Nothing but the lines from the one containing "松江フォーゲルパーク ゴールデンウィークイベント" through the last line of the records below should be copied, exactly and without pictures.

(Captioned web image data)
----------

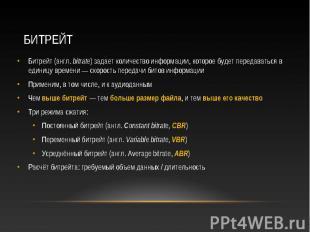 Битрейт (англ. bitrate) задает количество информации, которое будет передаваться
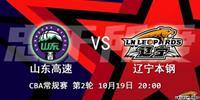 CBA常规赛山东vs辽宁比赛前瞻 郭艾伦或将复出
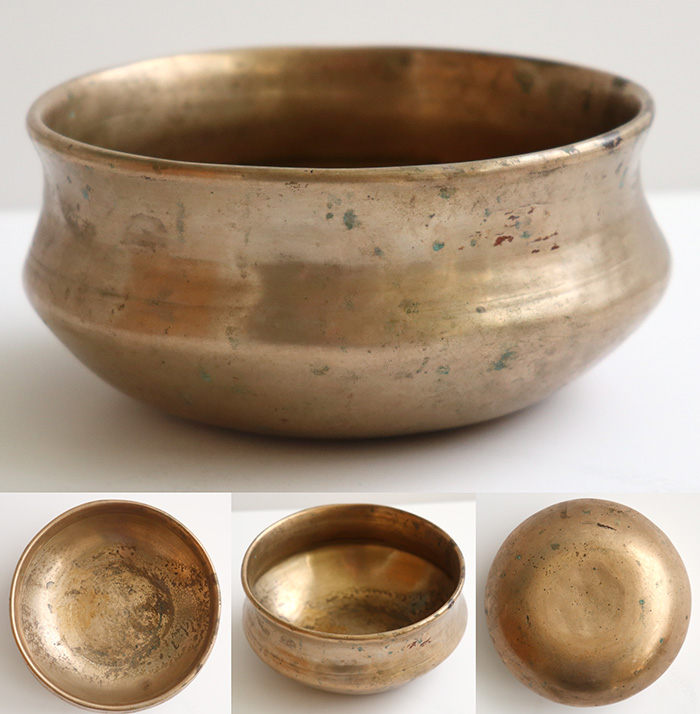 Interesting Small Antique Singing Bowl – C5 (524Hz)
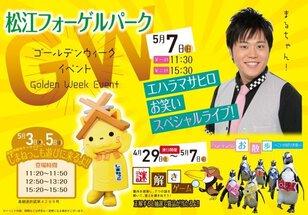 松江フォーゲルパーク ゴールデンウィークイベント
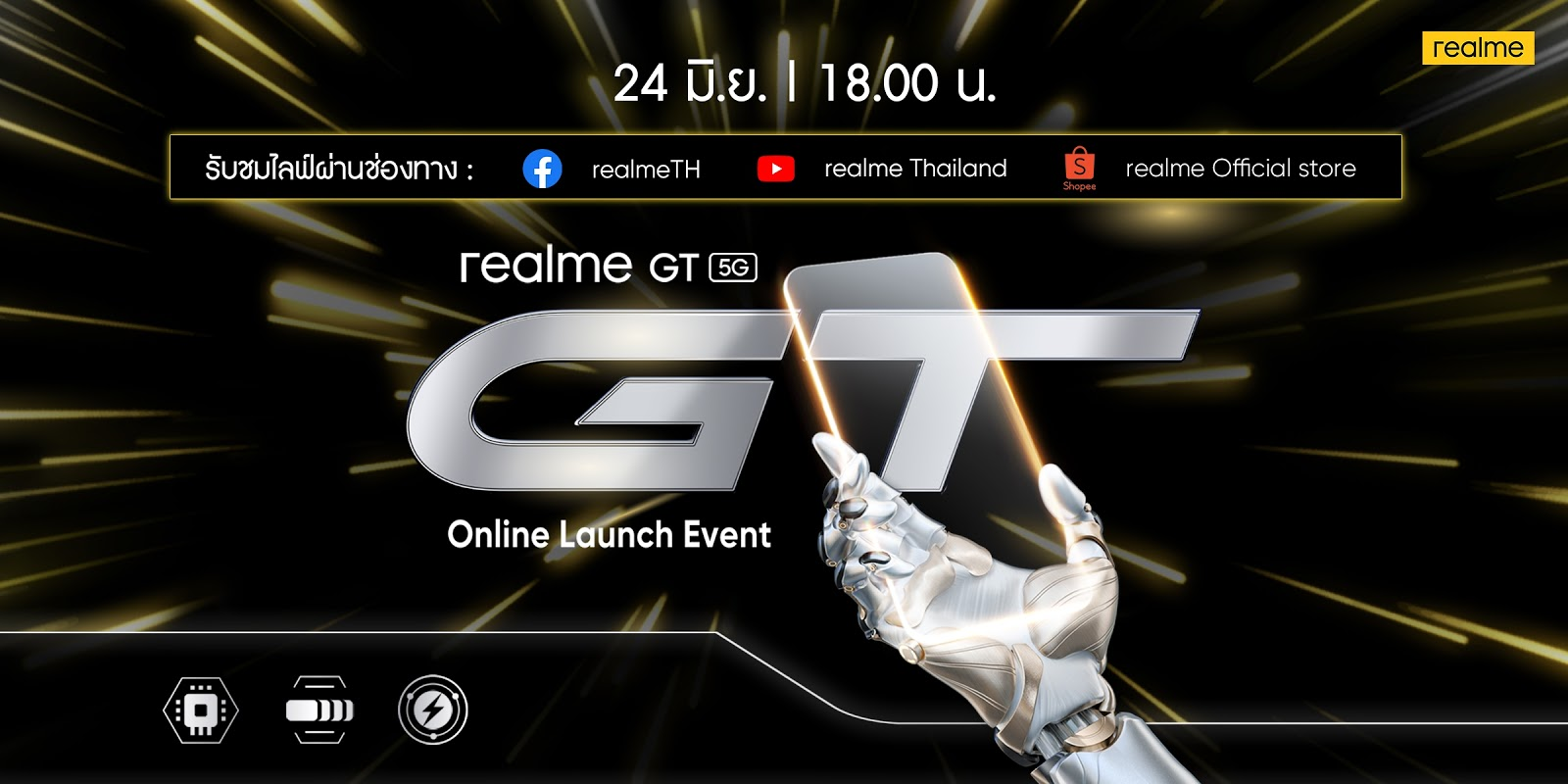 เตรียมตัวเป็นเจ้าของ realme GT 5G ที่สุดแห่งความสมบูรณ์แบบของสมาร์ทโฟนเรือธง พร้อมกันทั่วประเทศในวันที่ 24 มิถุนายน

----------

■ EXERCISE RESPONSE
 松江フォーゲルパーク ゴールデンウィークイベント
 เตรียมตัวเป็นเจ้าของ realme GT 5G ที่สุดแห่งความสมบูรณ์แบบของสมาร์ทโฟนเรือธง พร้อมกันทั่วประเทศในวันที่ 24 มิถุนายน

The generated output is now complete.